Copy verbatim the lines below, starting with the line containing "At what distance" and continuing through the line containing "In the frame", both included. Omit the pictures.

--- Begin Task material ---

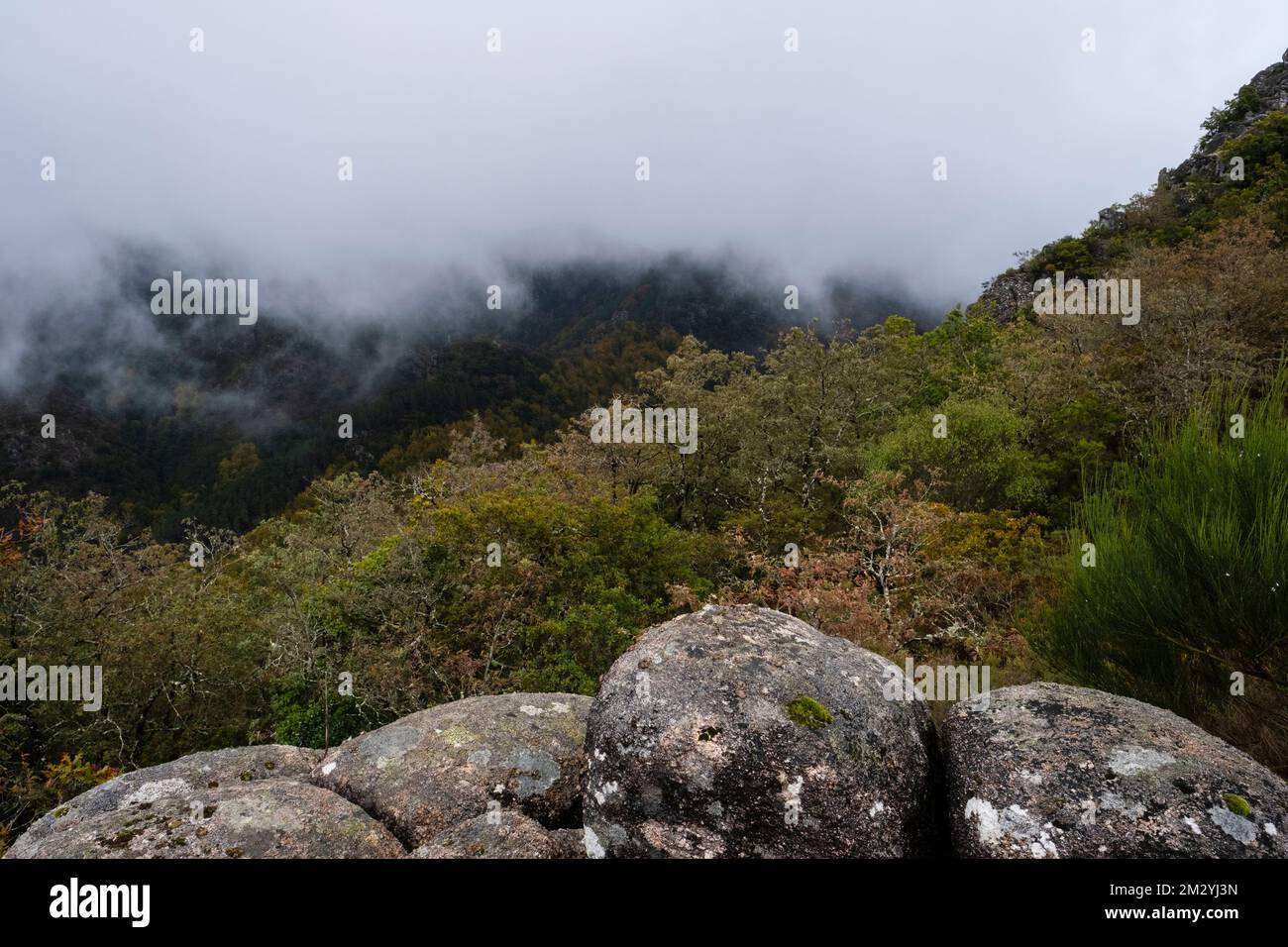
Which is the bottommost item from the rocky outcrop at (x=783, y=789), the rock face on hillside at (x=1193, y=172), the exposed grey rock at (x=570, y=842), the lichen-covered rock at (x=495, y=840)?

--- End Task material ---
--- Begin Task material ---

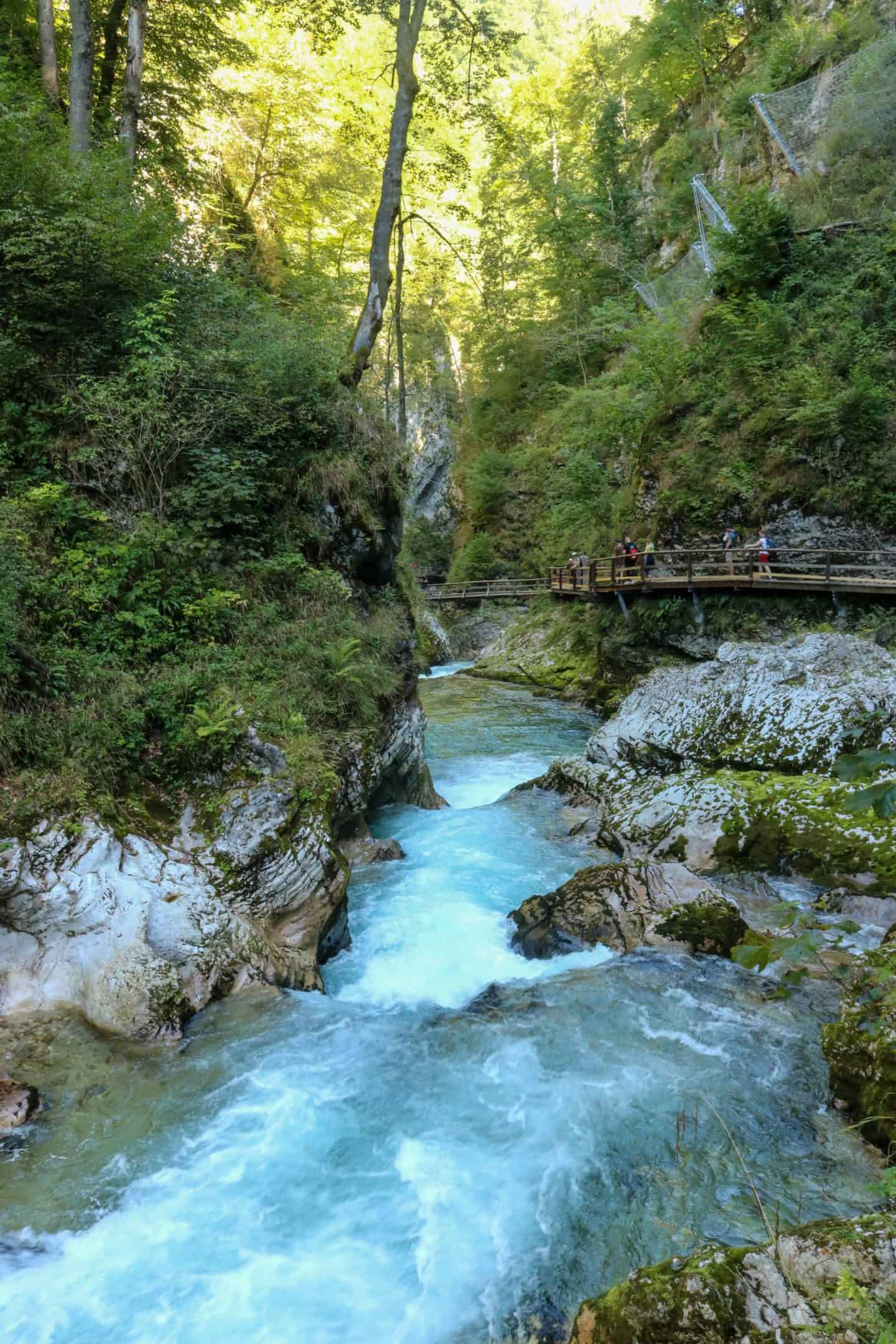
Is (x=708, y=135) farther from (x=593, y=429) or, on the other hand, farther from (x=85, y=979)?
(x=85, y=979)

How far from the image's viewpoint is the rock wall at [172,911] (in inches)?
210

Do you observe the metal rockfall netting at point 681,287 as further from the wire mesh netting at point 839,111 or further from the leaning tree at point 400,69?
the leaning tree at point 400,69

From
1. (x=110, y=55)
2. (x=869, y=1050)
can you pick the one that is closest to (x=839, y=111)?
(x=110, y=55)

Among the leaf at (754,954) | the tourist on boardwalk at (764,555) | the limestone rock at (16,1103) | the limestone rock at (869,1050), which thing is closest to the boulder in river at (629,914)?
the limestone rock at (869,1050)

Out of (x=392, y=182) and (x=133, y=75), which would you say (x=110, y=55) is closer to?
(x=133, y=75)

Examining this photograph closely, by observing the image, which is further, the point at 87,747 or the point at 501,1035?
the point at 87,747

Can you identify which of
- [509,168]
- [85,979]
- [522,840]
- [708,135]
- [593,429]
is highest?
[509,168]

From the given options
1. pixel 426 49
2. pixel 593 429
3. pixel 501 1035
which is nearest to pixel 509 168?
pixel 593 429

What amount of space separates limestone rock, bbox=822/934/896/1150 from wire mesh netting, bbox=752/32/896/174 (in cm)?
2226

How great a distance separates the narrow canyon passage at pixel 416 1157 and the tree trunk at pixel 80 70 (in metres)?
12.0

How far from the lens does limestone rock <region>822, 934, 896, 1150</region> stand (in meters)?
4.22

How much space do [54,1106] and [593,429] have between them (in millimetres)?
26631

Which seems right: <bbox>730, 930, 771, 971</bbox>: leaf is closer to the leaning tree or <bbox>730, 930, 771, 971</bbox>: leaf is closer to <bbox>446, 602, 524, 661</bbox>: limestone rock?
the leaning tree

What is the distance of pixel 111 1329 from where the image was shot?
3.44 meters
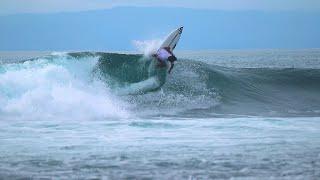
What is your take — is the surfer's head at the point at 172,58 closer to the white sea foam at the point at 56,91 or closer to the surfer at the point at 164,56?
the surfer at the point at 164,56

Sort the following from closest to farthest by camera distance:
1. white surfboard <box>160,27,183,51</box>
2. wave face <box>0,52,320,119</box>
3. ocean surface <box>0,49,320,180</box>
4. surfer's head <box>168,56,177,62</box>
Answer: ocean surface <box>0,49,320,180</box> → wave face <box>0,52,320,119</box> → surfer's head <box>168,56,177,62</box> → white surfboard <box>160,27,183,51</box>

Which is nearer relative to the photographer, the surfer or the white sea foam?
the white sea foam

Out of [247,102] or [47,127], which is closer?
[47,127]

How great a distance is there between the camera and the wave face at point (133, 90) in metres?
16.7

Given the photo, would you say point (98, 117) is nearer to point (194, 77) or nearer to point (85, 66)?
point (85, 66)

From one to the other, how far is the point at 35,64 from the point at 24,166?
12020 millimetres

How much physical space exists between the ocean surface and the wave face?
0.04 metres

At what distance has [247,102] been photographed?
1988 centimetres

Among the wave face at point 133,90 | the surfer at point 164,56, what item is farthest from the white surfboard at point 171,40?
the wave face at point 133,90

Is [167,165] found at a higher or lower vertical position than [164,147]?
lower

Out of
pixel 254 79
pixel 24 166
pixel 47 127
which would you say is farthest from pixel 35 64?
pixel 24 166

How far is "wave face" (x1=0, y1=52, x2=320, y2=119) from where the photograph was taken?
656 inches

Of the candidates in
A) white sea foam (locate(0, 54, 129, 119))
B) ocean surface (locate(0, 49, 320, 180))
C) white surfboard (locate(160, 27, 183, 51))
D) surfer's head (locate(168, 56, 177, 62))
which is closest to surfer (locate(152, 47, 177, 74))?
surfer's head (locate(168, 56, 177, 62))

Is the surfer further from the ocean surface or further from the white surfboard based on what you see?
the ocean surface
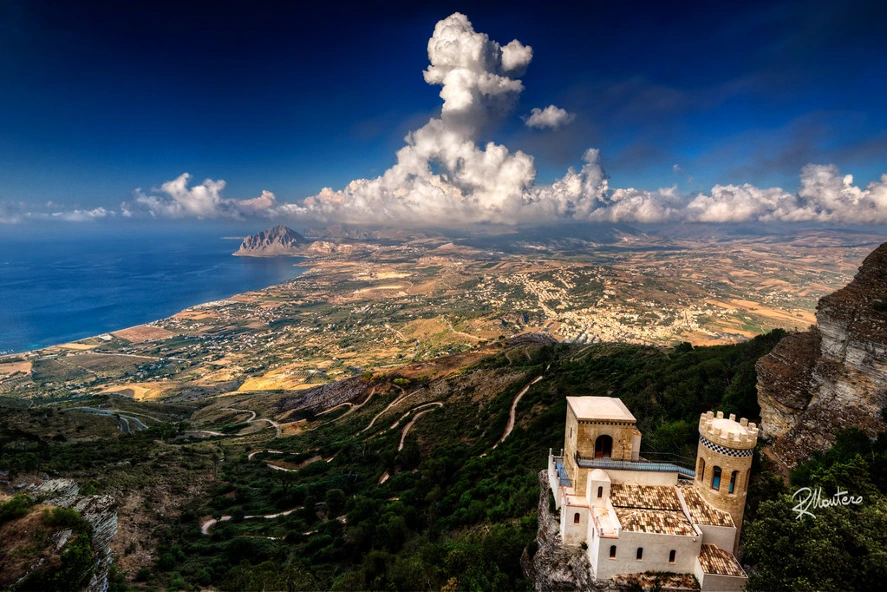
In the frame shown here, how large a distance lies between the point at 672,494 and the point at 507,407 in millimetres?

--- End Task material ---

◆ Final answer ◆
At what distance has [247,102] been photographed?
1988 centimetres

Among the wave face at point 133,90 | the surfer at point 164,56, what item is farthest from the white surfboard at point 171,40?
the wave face at point 133,90

Is [167,165] found at a higher or lower vertical position than [164,147]?
lower

Out of
pixel 254 79
pixel 24 166
pixel 47 127
which would you say is farthest from pixel 35 64?
pixel 24 166

How far is "wave face" (x1=0, y1=52, x2=320, y2=119) from where the photograph was taken?
656 inches

Of the candidates in
A) white sea foam (locate(0, 54, 129, 119))
B) ocean surface (locate(0, 49, 320, 180))
C) white surfboard (locate(160, 27, 183, 51))
D) surfer's head (locate(168, 56, 177, 62))
which is closest to surfer (locate(152, 47, 177, 74))?
surfer's head (locate(168, 56, 177, 62))

Is the surfer further from the ocean surface or further from the white surfboard based on what you see?
the ocean surface
In the frame shown here, how large a distance lies between the point at 672,494 and the point at 507,407 in millimetres?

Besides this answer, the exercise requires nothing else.